§ Task directions
Starting with the line that contains "At what distance is", copy each line exactly through the end of the listing, and omit all pictures.

--- START OF Provided entries ---

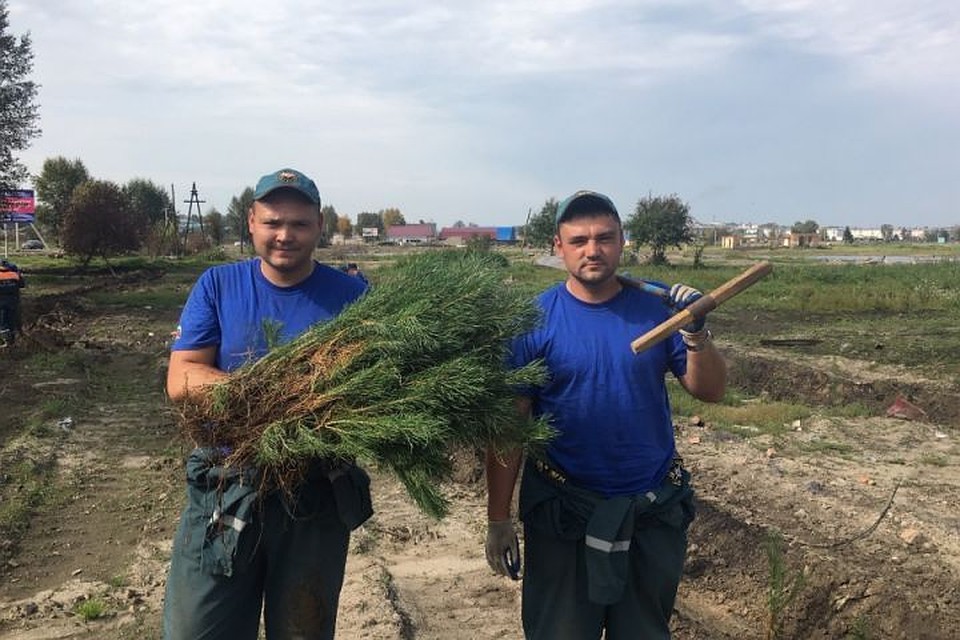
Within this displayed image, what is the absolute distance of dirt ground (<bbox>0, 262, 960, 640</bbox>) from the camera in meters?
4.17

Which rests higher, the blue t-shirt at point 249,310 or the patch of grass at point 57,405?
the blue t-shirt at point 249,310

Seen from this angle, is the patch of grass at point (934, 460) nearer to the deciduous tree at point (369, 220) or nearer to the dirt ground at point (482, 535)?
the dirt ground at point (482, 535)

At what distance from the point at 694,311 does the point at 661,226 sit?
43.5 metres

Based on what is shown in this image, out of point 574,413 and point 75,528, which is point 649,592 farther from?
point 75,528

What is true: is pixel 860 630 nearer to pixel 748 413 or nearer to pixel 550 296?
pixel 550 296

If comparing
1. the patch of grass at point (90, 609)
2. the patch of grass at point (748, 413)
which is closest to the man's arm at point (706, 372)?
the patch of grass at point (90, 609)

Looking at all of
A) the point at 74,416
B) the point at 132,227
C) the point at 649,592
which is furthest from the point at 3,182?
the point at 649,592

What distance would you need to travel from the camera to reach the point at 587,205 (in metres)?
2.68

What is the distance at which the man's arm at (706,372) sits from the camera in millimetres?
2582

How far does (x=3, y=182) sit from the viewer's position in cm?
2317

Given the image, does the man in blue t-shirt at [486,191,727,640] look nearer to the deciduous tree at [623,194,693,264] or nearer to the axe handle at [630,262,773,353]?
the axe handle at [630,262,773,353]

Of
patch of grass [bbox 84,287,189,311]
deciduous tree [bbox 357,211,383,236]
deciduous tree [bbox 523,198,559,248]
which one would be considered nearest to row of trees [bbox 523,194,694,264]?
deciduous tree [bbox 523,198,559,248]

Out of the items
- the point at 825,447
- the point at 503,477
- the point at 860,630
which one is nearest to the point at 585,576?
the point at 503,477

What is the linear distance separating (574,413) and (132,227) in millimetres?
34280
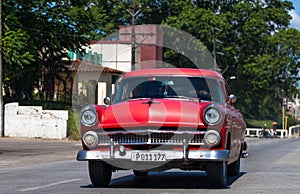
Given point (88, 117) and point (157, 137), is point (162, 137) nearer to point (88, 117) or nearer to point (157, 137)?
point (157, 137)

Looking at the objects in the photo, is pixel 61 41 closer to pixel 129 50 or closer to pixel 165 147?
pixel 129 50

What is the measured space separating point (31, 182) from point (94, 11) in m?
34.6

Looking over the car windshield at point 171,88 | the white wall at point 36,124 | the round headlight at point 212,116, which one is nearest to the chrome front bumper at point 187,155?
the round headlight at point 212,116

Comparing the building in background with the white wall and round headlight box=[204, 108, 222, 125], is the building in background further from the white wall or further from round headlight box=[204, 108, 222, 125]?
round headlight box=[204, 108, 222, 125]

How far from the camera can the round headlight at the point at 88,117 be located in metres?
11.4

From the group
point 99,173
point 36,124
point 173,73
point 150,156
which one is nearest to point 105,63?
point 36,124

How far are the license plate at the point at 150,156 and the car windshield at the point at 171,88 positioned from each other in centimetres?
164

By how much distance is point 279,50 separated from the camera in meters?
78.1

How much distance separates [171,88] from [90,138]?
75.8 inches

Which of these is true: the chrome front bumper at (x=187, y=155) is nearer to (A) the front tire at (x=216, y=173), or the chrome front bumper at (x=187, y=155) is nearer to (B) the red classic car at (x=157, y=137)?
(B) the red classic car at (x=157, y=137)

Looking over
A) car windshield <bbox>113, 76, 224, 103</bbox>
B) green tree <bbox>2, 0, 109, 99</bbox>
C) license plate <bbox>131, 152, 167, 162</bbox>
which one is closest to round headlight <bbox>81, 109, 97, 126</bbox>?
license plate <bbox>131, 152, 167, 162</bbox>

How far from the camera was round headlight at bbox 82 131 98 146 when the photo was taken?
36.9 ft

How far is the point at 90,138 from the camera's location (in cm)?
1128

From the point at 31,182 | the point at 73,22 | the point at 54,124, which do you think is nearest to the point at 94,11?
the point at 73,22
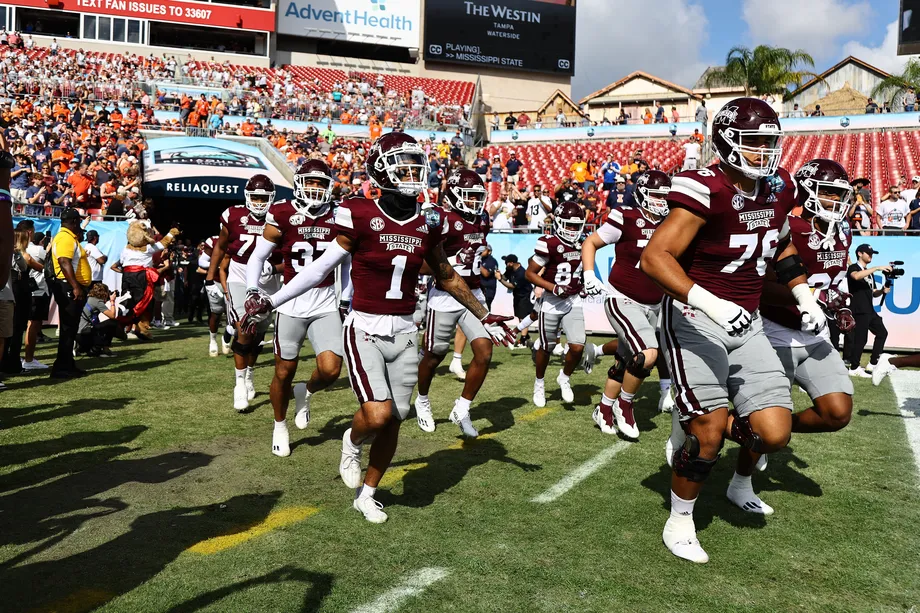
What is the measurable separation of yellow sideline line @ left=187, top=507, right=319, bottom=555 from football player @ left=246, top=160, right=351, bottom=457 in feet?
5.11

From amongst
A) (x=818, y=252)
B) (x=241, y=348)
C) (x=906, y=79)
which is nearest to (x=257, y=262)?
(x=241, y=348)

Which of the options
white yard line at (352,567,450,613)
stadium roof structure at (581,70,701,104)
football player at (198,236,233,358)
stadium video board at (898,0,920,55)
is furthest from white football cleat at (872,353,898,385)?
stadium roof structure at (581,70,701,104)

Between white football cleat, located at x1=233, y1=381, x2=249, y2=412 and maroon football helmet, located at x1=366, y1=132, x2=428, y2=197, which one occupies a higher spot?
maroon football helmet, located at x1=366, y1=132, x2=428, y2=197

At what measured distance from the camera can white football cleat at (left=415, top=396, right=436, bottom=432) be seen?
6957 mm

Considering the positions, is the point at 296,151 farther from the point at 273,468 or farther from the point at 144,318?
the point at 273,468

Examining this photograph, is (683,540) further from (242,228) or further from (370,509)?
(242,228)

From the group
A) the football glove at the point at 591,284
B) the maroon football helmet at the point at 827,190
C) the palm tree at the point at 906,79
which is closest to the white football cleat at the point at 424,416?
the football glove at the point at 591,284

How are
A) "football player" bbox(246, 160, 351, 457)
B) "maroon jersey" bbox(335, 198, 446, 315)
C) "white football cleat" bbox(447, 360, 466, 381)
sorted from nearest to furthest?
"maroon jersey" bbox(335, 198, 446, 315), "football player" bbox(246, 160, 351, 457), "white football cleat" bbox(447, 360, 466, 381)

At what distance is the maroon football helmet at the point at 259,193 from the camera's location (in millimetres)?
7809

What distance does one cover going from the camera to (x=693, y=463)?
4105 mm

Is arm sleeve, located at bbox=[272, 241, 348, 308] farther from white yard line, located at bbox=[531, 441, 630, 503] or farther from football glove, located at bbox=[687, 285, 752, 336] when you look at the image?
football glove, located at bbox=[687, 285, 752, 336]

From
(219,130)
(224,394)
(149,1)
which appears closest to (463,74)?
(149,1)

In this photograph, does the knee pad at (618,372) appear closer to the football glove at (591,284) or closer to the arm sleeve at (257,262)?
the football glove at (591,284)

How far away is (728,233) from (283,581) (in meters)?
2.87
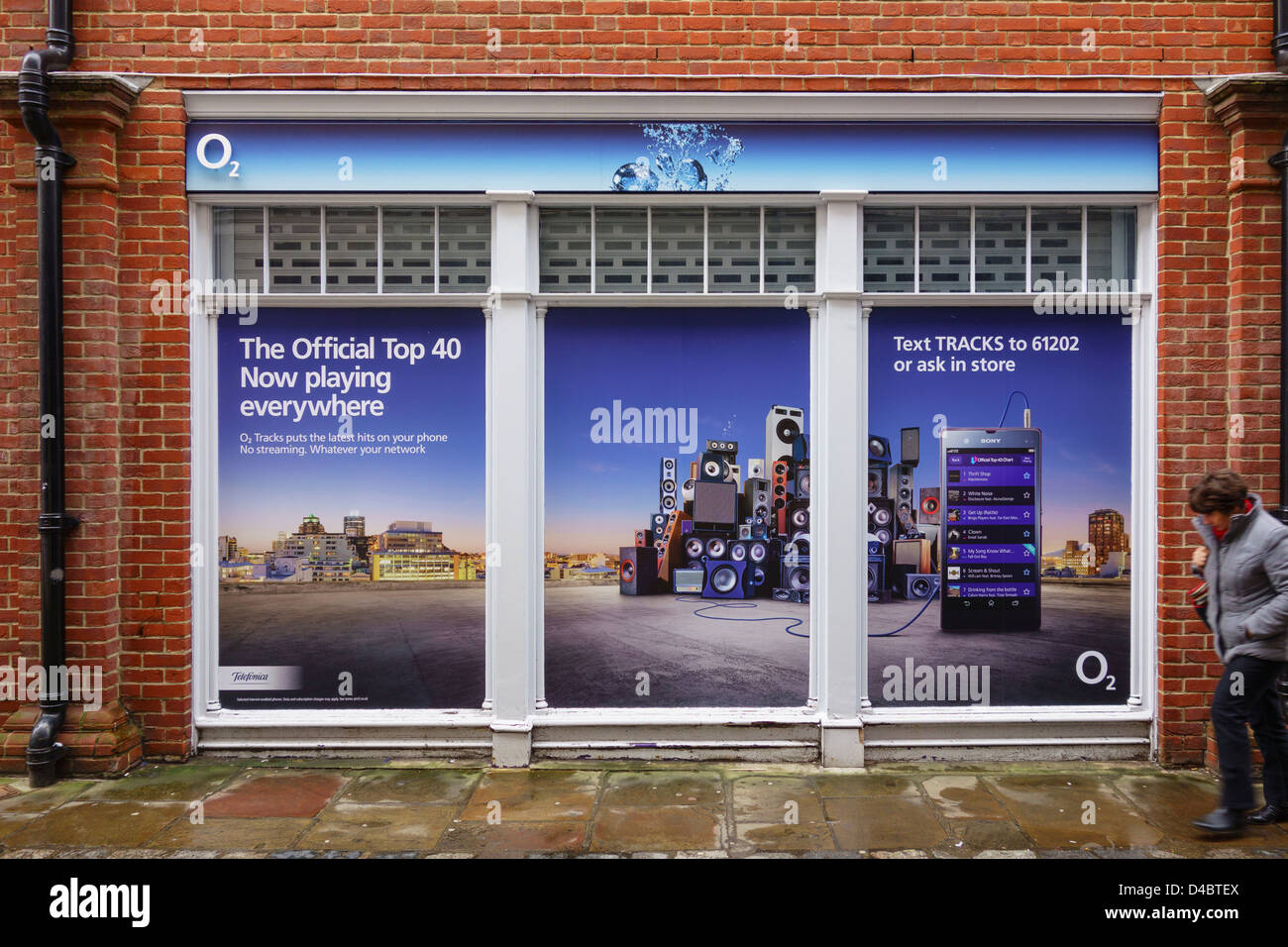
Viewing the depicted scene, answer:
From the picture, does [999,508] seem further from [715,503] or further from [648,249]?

--- END OF Provided entries ---

§ Output for this exercise
At what distance is the maroon football helmet at the point at 259,193 from the camera's location (in millimetres)?
7809

What distance does one cover going from the camera to (x=693, y=463)?
4105 mm

Is arm sleeve, located at bbox=[272, 241, 348, 308] farther from white yard line, located at bbox=[531, 441, 630, 503] or farther from football glove, located at bbox=[687, 285, 752, 336] when you look at the image?
football glove, located at bbox=[687, 285, 752, 336]

From
(219,130)
(224,394)
(149,1)
which appears closest to (463,74)?
(149,1)

In this photograph, does the knee pad at (618,372) appear closer to the football glove at (591,284) or closer to the arm sleeve at (257,262)?
the football glove at (591,284)

How far away is (728,233) from (283,581) (in meters)?
2.87
Viewing the depicted scene, answer:
From the picture, does [999,508] seem further from [715,503] or further from [648,249]?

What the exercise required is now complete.